The experiments were run using the idea of Cheap Paxos to reduce the resource requirements when not suffering a failure, but this would currently require manual intervention to recover if a failure had occurred. This should be fixed.
The experiments used the standard Linux TCP stack with a very limited amount of tuning, and did not use the fastest available EC2 instances for cost reasons. It would certainly be interesting to repeat these experiments in a more heavily tuned and higher-performance environment, and to investigate the effects of using a custom TCP stack or an alternative connection-based protocol.

Conclusion

Zero-copy Paxos accepts streams of bytes from a client and stores them durably, distributed redundantly across a cluster. In each stream, the stored data is always an initial subsequence of the data sent by the client, which allows the client to write multi-byte messages without needing to account for gaps in the stored data.
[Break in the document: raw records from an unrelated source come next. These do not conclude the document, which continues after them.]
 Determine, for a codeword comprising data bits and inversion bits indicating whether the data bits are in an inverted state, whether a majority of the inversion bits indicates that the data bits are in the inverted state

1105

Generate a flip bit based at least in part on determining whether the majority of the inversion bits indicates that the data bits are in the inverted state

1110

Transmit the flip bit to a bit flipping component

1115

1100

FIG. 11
Zero-copy Paxos makes heavy use of a network protocol, TCP, that provides a streaming abstraction, guaranteeing intra-connection message ordering and with the ability to merge and split packets as necessary. The standard Linux TCP stack was used, and achieved good performance, but other connection-oriented protocols and network stacks may yield even better results.
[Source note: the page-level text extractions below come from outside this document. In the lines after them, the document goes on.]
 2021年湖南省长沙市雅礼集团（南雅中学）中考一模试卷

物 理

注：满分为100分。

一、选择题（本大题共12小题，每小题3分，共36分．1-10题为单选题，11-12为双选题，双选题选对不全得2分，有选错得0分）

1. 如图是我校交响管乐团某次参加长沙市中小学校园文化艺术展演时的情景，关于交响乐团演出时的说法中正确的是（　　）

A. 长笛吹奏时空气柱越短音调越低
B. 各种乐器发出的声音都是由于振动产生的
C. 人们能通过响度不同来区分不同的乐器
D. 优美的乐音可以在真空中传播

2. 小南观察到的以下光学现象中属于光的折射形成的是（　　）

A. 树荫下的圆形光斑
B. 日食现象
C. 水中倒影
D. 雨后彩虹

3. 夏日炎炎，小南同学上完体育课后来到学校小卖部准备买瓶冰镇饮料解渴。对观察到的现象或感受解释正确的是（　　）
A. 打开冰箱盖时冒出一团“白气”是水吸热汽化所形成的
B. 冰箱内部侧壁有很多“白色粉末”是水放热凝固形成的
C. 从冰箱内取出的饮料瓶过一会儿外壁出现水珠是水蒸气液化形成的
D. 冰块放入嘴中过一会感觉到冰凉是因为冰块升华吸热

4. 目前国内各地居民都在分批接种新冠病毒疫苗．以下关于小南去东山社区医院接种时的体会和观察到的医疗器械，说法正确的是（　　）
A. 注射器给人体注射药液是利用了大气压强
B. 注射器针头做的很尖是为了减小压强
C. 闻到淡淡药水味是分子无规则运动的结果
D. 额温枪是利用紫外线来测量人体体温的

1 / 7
Existing hardware and low-level software are heavily optimised for processing streams of data without inspecting them in detail. ZCP reduces each proposed message to a single byte, and sends the corresponding accepted messages in bulk, represented as a simple count of the number of proposals accepted. In doing so it removes the need to inspect the data, permitting the use of high-performance zero-copy techniques.